The Artist Whose Oct. 7 Series ‘Attracts Fire’
It was just 10 days after the Oct. 7 attack in Israel when the artist Zoya Cherkassky posted a drawing on her Instagram account. The drawing, “7 Oct. 2023,” depicts three generations of a family seemingly in hiding, the mother covering her baby’s mouth to keep it quiet; all stare desperately at the viewer, their horror unmasked. Above them a solitary lightbulb emits jagged illumination — a direct quotation from Picasso’s “Guernica,” the totemic Modernist depiction of war’s horrors.
Shocked and terrified, like other Israelis, by Hamas’s early-morning attack, in which Israeli officials say militants killed around 1,200 people and kidnapped approximately 240, Cherkassky left Israel and flew to Munich with her daughter, Vera, 8, the next day. (Cherkassky’s husband stayed behind.) From Munich they traveled to Berlin, where she once lived and has family.

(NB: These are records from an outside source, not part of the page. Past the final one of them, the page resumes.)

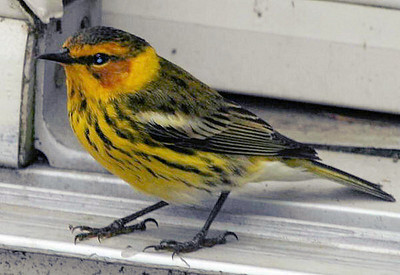 2007 Cape May Warbler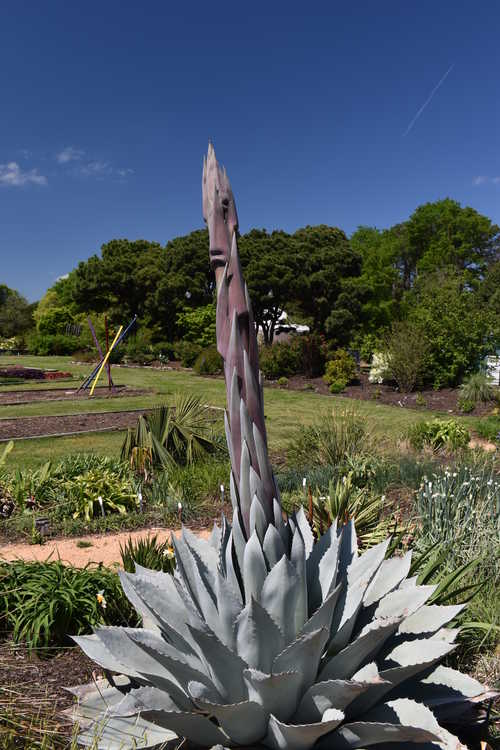 Agave ovatifolia 'Frosty Blue' (whale's tongue agave)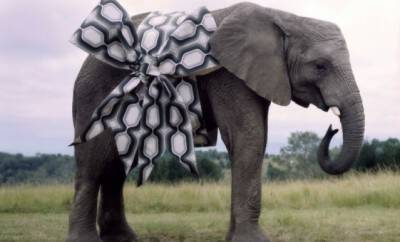 Giftress Guide Elephant _660_400_cropp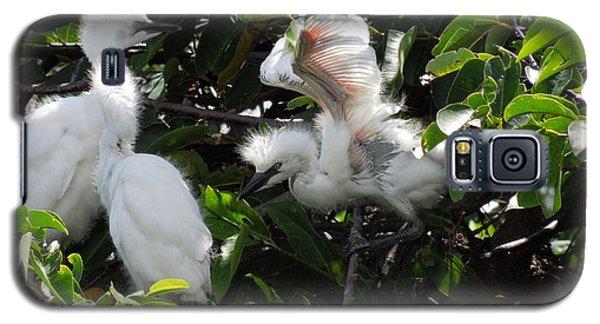 Egret Chicks Galaxy S5 Case by Ron Davidson
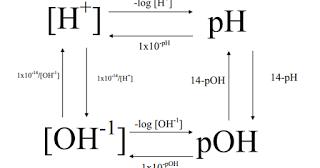 Pre-AP Chemistry Blog: pH and More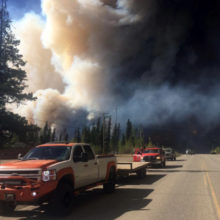 Forest Fire Medical Response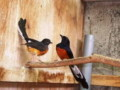 Cara Mudah Menjodohkan Burung Murai Batu Agar Cepat Jodoh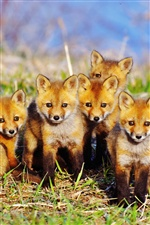 Five cute little fox iPhone wallpaper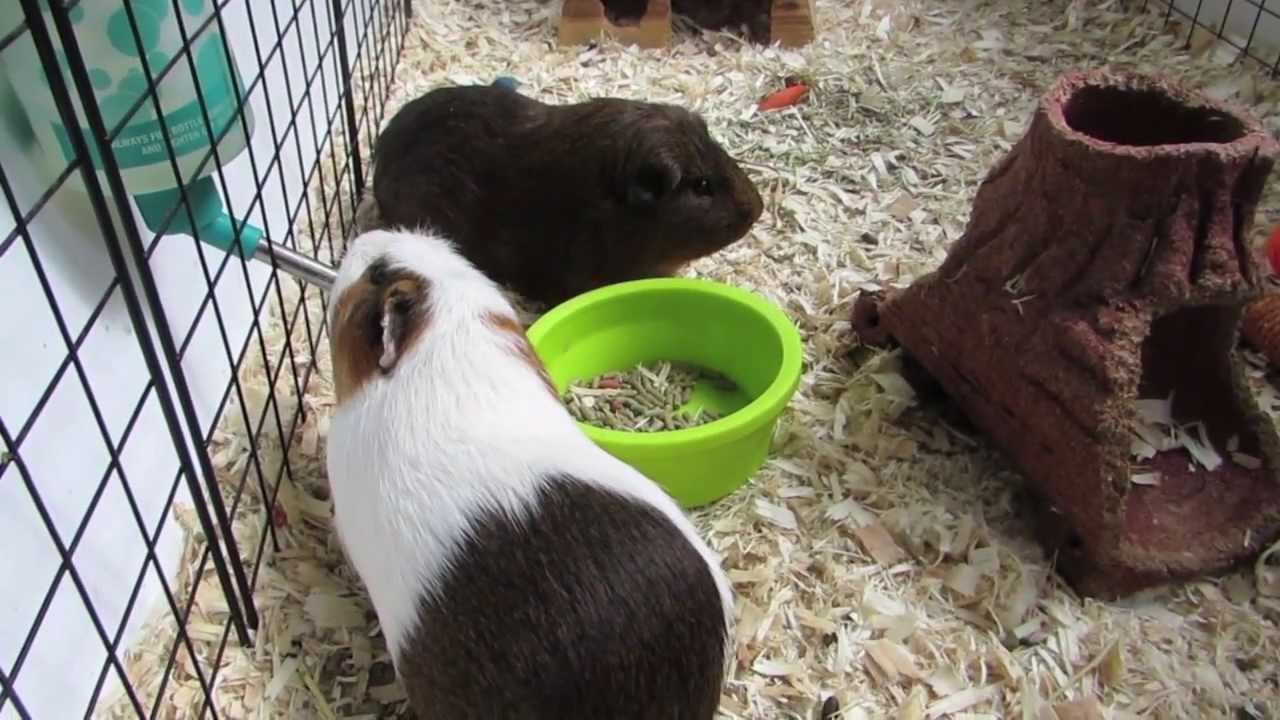 How to clean a guinea pig c cage youtube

Then Cherkassky, who tends not to leave her home near Tel Aviv without colored pencils, began to draw.
“The same thing happened when the war in Ukraine started,” the Kyiv-born Jewish artist, 47, said in a recent interview. “When everything has changed and you don’t understand what’s going on, being able to draw — it’s something that gives me a feeling that I’m still who I used to be.”
After that first drawing, 11 more quickly followed before she returned to Israel. By Dec. 15 — in art-museum terms, the life span of a fly — an installation of her series, “7 October 2023,” debuted in a small gallery at the Jewish Museum in Manhattan, where it is on view through March 18.